My teaching career started after six years of studying at Tashkent State University in Uzbekistan. I returned to my home country of Poland and taught English as a foreign language. Ten years later, I moved to the US. I obtained my teaching license in ESOL, and was soon offered a Math/ESOL position at London Towne ES in Centreville, VA. I hadn’t realized I would work with so many needy children who want to learn but often find it hard with no help at home. That’s how my new passion started- providing these students with extra support in mathematics and keep them excited about discovering new things and investigating the yet unknown. I make sure they believe they all have great potential, can become successful learners and achieve great things.
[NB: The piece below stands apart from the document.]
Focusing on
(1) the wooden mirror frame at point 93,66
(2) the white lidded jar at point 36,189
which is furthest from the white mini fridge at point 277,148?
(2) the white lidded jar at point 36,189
I believe good learning comes from effective teaching which, in turn, has to do with deep content knowledge, appropriate instruction planning, and most of all devotion, excitement, and an open mind. I love my job and enjoy every moment spent at work. When you are passionate about something, you have that natural feeling that you want to learn more and more about it. The more you learn, the more hungry for knowledge you become and feel the need to study the area of your interest even deeper and more thoroughly. That’s why I decided to apply to the Education Leadership program with the Math Specialist Leader concentration at George Mason University in Fairfax, VA. I have completed six program classes already. Any class I take I study new content, learn how children learn math, and develop engaging lesson plans, rich tasks and activities. The program helps me as an ESOL teacher find ways of supporting students with limited English proficiency in this subject and how to make mathematics concepts more accessible for all learners.

Working on an assignment for the Research in Mathematics Teaching class last year, I went through multiple research articles and books on collaborative groups and cooperative learning. In the process, I came up with an innovative idea for enhancing the math workshop in our school. In order to make students’ work more effective and achieve their higher accountability, I proposed assigning roles to students working in small station groups. We tried this idea in one grade level last year. It took some time to prepare classroom teachers for implementing this initiative and before long we saw positive results and exciting changes in our students. They were more focused and active.  They showed more responsibility and respect towards each other: they listened to their group members, offered helped without giving away right answers, or asked for help when confused or lost. Students discussed mathematics. The amount and quality of work completed was much higher.

This is just one example of the impact the Math Specialist Program has had on my improvement as a teacher, development as a coach, and transformation as a coach. I am grateful to the AMTE for awarding me the Elementary Math Scholarship. It will certainly help me achieve my goal of becoming a Math Specialist and thereby being an even more valuable resource to my students and fellow teachers.